◆ **RECORDED DATA**
----------------

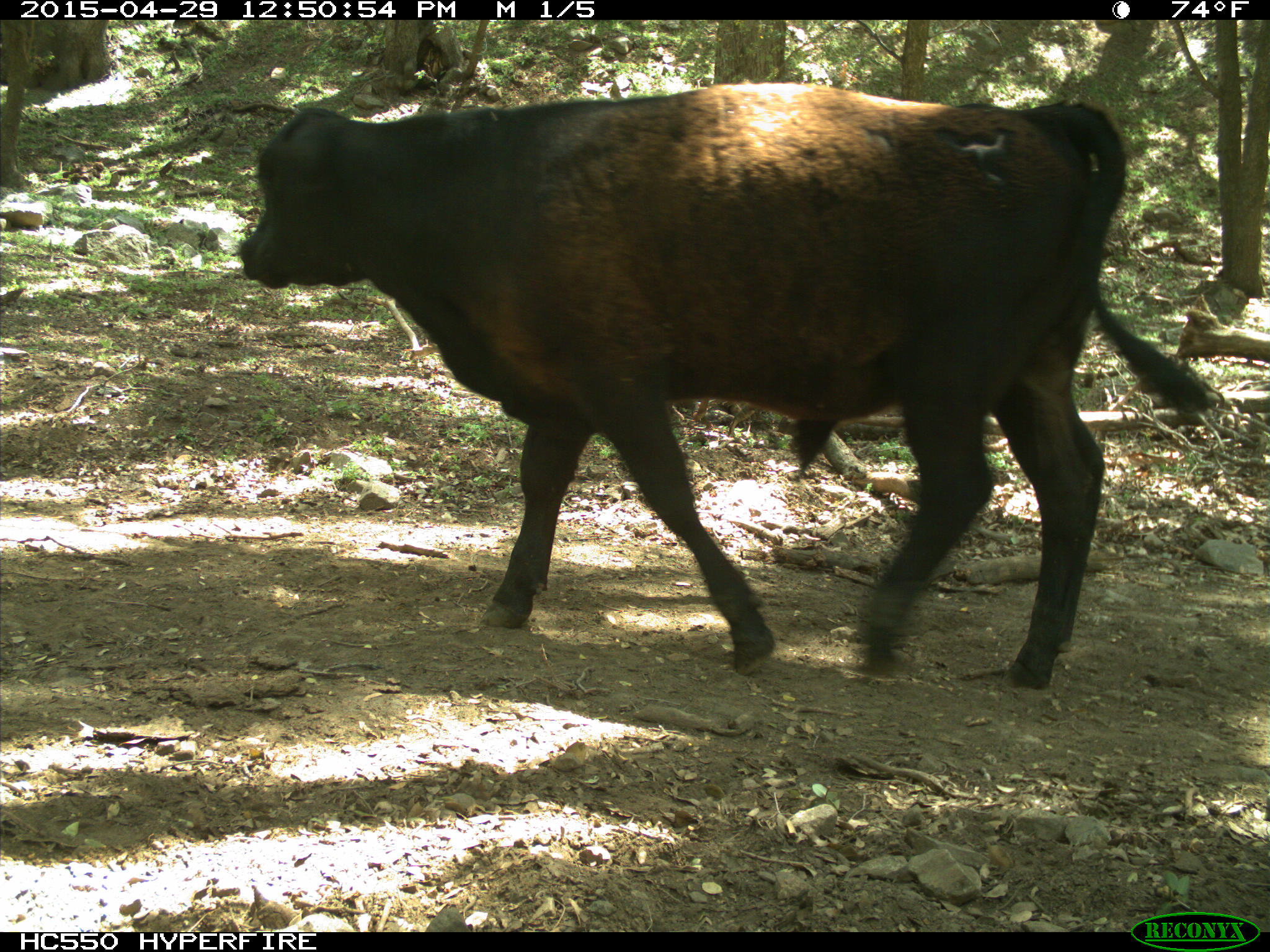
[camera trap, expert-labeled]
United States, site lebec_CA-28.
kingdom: Animalia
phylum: Chordata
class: Mammalia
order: Artiodactyla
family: Bovidae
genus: Bos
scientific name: Bos taurus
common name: domestic cow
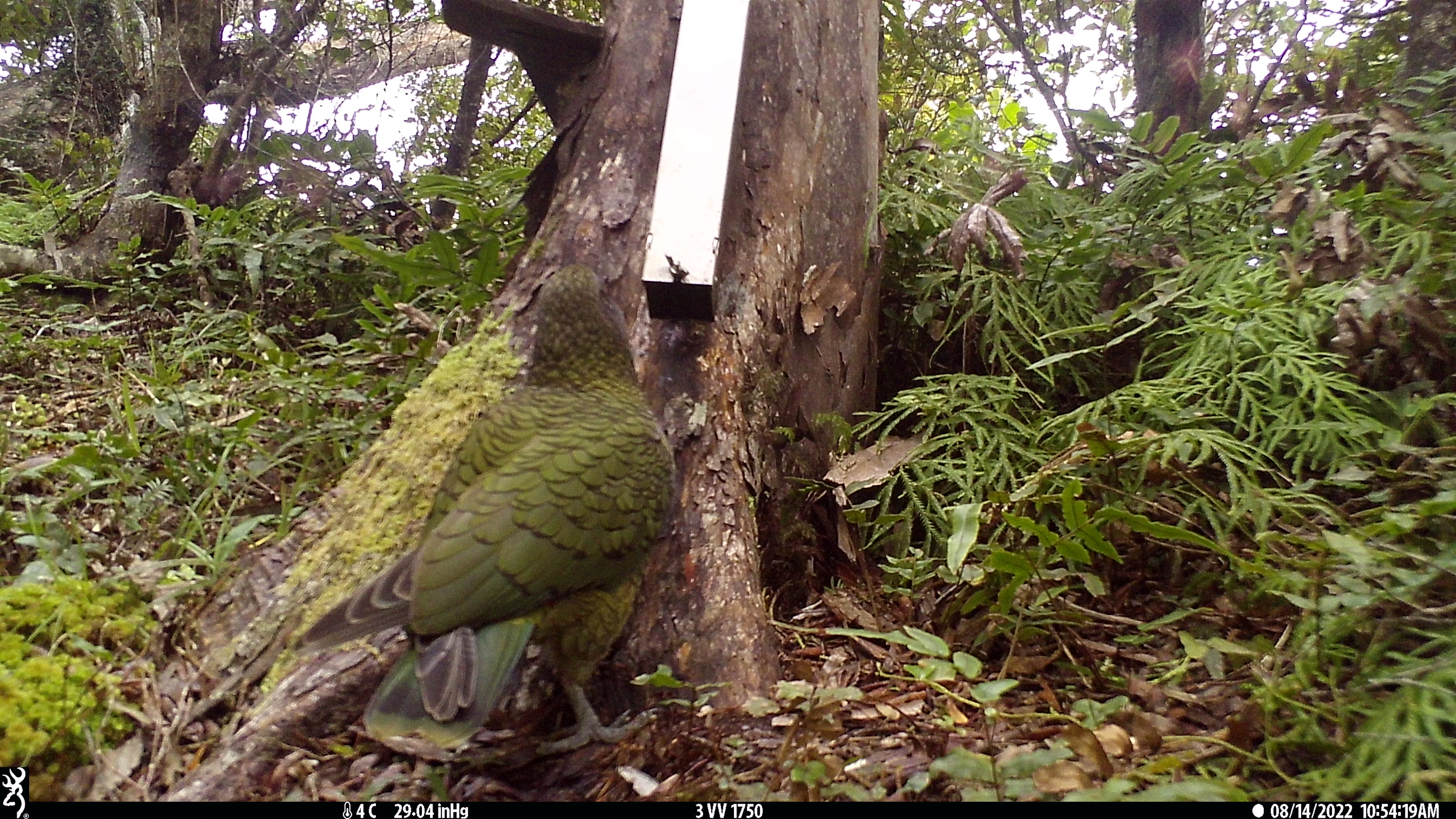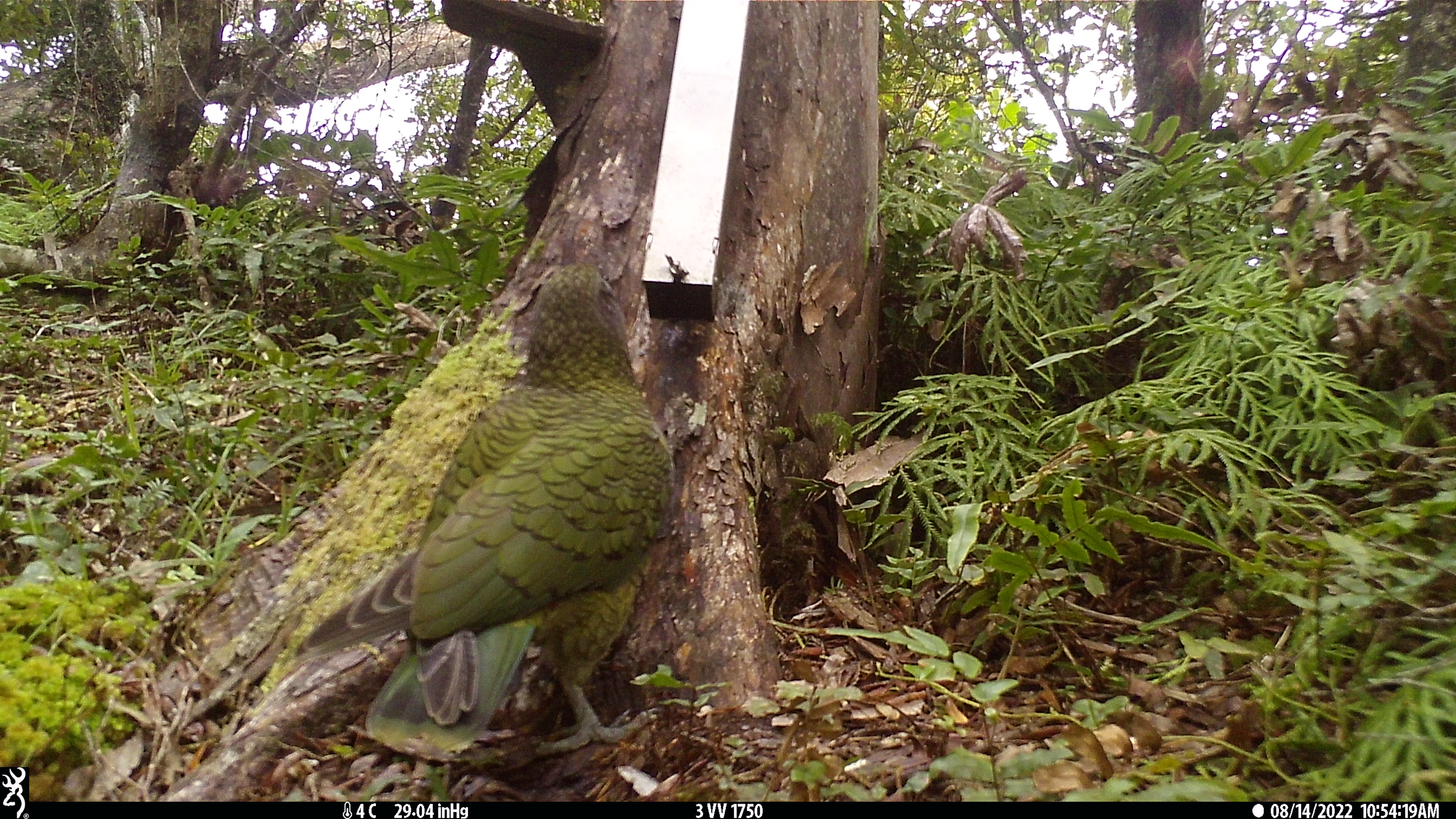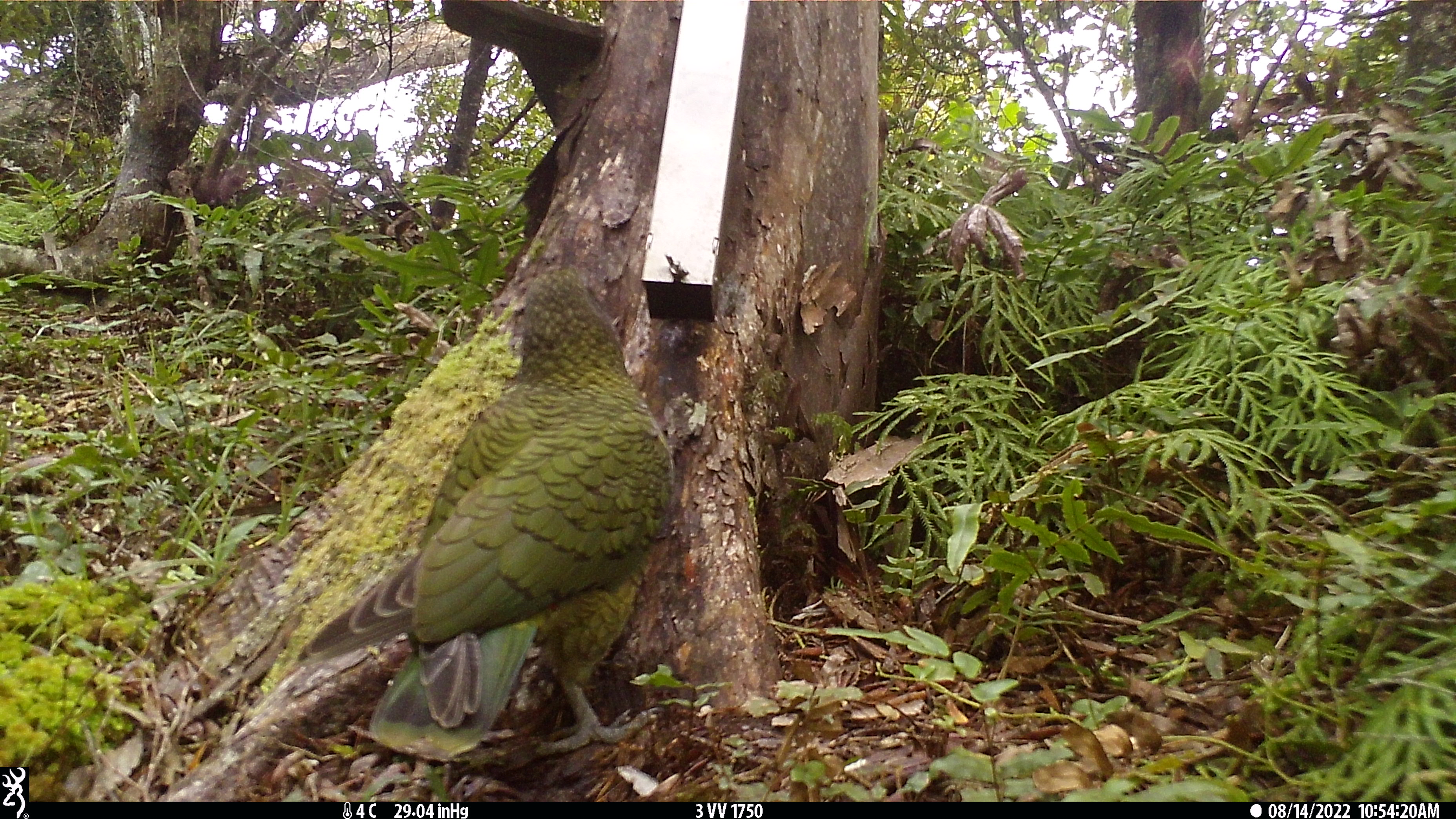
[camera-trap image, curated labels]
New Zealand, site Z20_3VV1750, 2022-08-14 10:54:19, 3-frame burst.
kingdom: Animalia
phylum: Chordata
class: Aves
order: Psittaciformes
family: Strigopidae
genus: Nestor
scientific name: Nestor notabilis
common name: kea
Kea (Nestor notabilis).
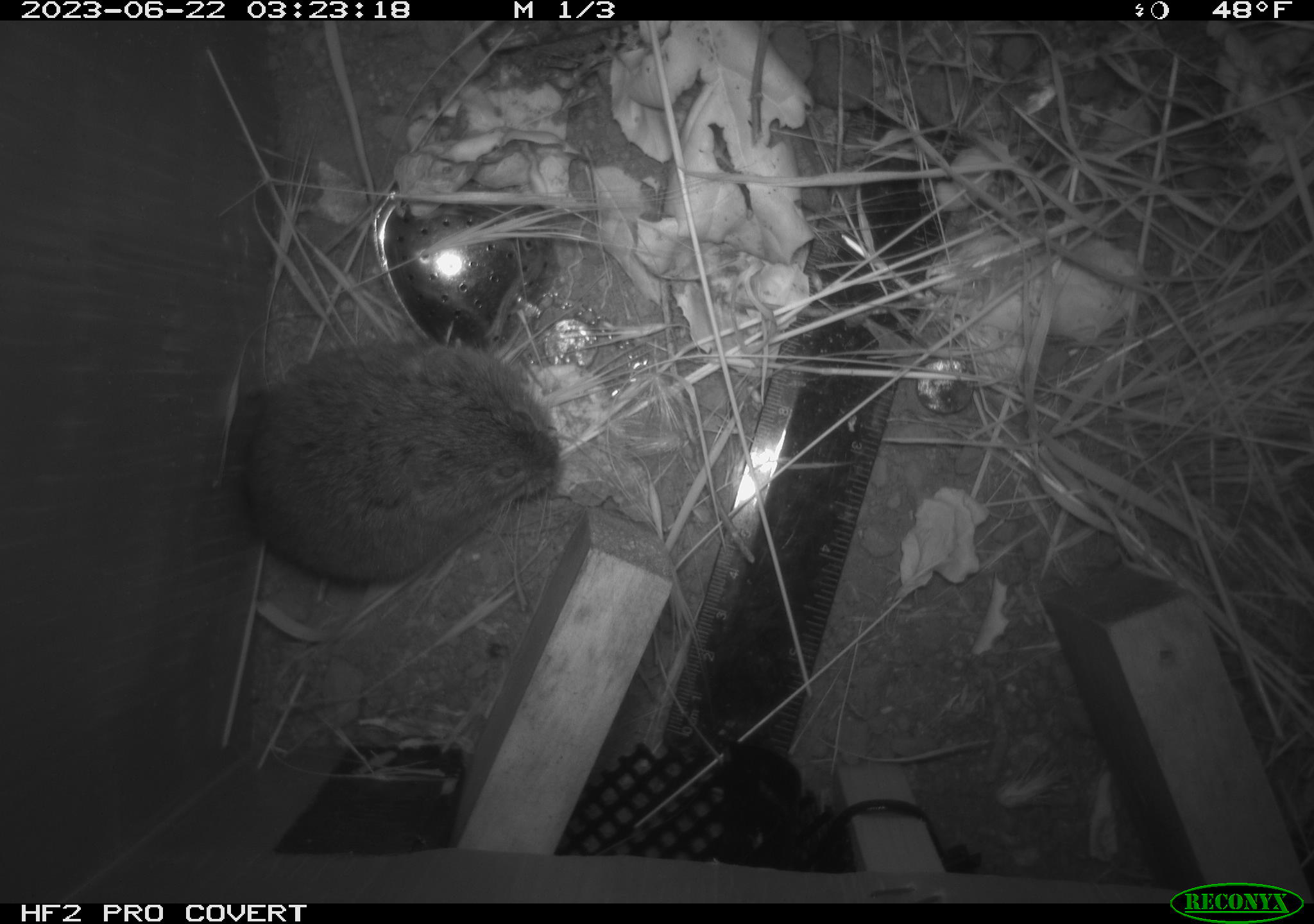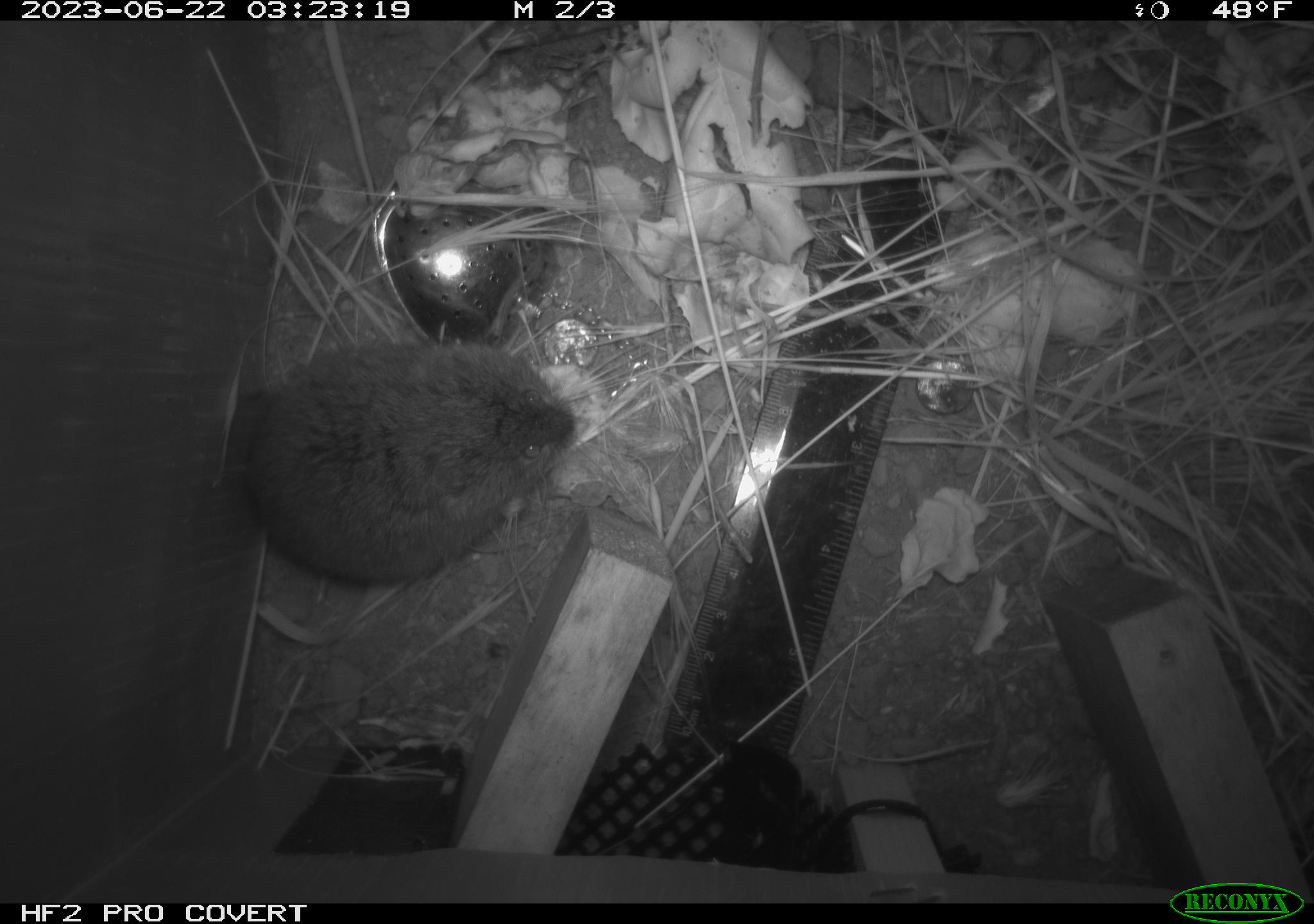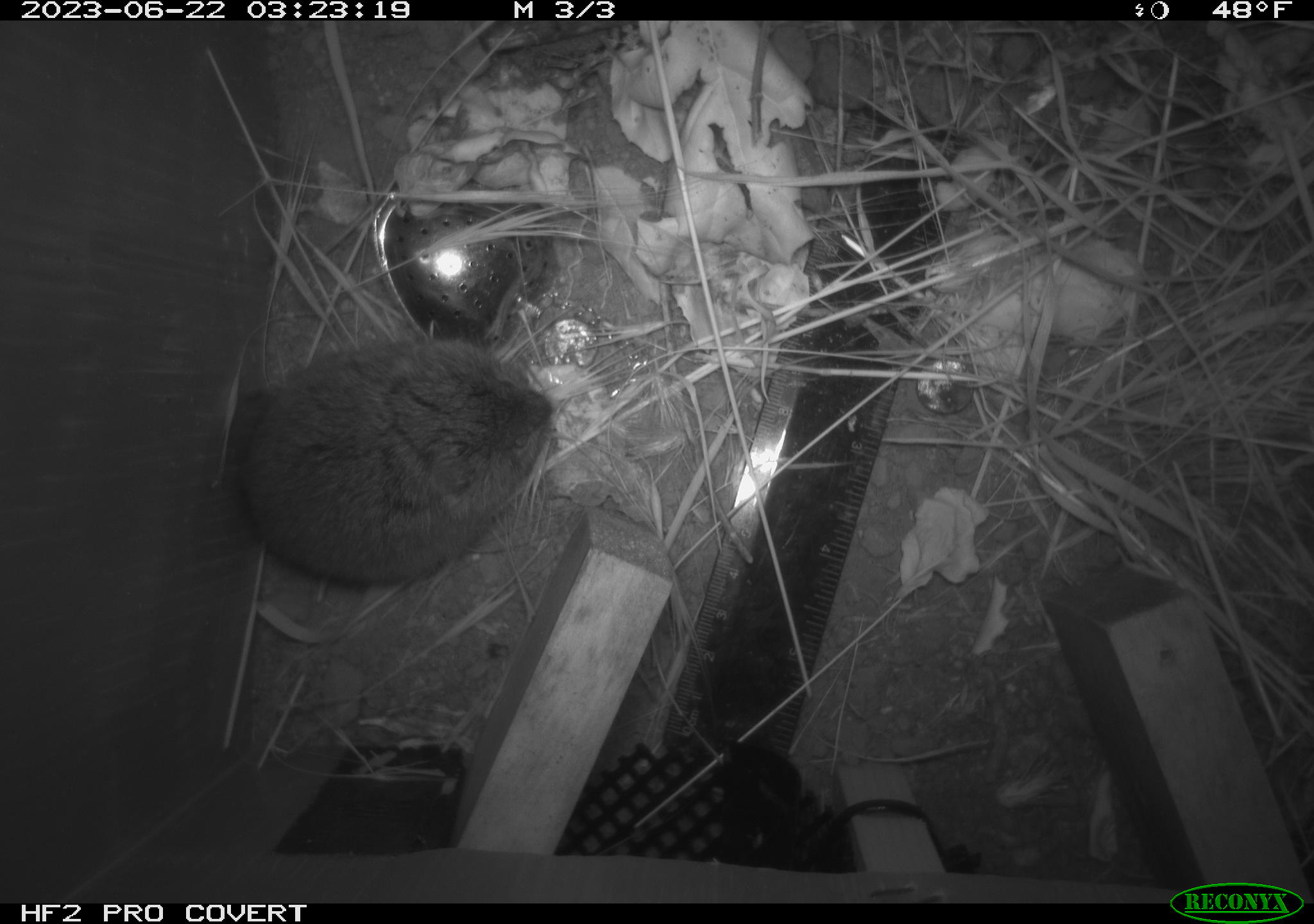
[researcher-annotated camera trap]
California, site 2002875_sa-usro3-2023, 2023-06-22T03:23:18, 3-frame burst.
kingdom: Animalia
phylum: Chordata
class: Mammalia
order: Rodentia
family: Cricetidae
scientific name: Arvicolinae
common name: voles, lemmings, and muskrats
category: arvicolinae subfamily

----------------

◆ **EXERCISE INSTRUCTIONS**
Line by line, print the records above exactly, skipping each picture.

◆ **RESPONSE TO THE TASK**
[camera trap, expert-labeled]
United States, site lebec_CA-28.
kingdom: Animalia
phylum: Chordata
class: Mammalia
order: Artiodactyla
family: Bovidae
genus: Bos
scientific name: Bos taurus
common name: domestic cow
[camera-trap image, curated labels]
New Zealand, site Z20_3VV1750, 2022-08-14 10:54:19, 3-frame burst.
kingdom: Animalia
phylum: Chordata
class: Aves
order: Psittaciformes
family: Strigopidae
genus: Nestor
scientific name: Nestor notabilis
common name: kea
Kea (Nestor notabilis).
[researcher-annotated camera trap]
California, site 2002875_sa-usro3-2023, 2023-06-22T03:23:18, 3-frame burst.
kingdom: Animalia
phylum: Chordata
class: Mammalia
order: Rodentia
family: Cricetidae
scientific name: Arvicolinae
common name: voles, lemmings, and muskrats
category: arvicolinae subfamily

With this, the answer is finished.